ClusterRoleBinding cloudaware-binding maps the aforementioned cluster role to Cloudaware User.
2. Run the following command:
kubectl create -f cloudaware-rbac.yaml
3. To map IAM users and roles to Kubernetes users in the EKS cluster, define them in the aws-auth ConfigMap which should exist after creation of your cluster. To add an IAM role to the cluster, modify this ConfigMap by adding the respective ARN and Kubernetes username value to the mapRole property as an array item. To perform the modification, run the following command:
kubectl -n kube-system edit configmap aws-auth
See the example below:
apiVersion: v1
kind: ConfigMap
metadata:
name: aws-auth
namespace: kube-system
data:
mapRoles: |
- rolearn: <CLOUDAWARE_ROLE_ARN>
username: cloudaware
WHERE
<CLOUDAWARE_ROLE_ARN> in rolearn is a placeholder that needs to be replaced by your Cluster Role ARN.

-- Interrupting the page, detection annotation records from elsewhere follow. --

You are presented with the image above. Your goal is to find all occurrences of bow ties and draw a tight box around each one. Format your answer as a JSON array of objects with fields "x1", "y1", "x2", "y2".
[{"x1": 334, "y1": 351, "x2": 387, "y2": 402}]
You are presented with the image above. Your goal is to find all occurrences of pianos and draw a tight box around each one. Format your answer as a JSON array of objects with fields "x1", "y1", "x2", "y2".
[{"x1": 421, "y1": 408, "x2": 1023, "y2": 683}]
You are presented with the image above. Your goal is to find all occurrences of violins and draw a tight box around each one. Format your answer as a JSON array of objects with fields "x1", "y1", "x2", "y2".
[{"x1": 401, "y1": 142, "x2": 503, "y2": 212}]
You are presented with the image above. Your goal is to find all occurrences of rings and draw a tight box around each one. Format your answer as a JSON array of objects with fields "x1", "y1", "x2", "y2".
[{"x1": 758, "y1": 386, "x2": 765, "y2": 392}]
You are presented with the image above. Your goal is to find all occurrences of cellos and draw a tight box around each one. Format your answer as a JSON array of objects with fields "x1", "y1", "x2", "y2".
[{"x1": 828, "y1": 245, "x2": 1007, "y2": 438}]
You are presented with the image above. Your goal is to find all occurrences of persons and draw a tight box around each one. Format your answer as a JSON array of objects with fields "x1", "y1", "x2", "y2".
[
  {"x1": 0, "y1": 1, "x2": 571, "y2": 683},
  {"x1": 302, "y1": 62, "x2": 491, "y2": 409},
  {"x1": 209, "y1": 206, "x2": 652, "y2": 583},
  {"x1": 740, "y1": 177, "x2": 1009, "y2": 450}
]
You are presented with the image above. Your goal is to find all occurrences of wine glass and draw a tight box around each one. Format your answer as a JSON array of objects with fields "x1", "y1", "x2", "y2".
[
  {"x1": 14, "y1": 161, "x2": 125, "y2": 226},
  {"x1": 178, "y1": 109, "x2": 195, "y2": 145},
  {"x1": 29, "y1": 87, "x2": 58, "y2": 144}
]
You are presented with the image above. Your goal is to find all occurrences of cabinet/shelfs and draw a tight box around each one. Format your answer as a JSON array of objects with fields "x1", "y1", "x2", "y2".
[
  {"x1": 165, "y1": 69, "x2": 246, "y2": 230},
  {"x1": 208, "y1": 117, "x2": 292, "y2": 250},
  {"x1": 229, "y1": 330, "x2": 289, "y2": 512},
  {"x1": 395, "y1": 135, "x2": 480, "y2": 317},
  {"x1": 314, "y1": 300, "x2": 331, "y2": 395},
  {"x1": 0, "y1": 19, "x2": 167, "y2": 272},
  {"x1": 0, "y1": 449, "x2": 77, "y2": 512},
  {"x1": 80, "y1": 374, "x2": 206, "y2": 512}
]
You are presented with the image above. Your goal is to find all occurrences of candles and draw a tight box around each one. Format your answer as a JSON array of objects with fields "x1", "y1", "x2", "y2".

To locate your CloudAware IAM role ARN, log in to your Cloudaware account → Admin (under your username in the upper right corner) → Amazon accounts → locate AWS account where the access to EKS should be granted → click SEE ALL in column 'Connected Identities':
Make sure to not remove the existing mappings in mapRoles and/or mapUsers sections. You only need to append a role for Cloudaware.
Further Configuration
If your Amazon EKS Cluster is running in a private network, check this guide to install Cloudaware Breeze agent for secure connection.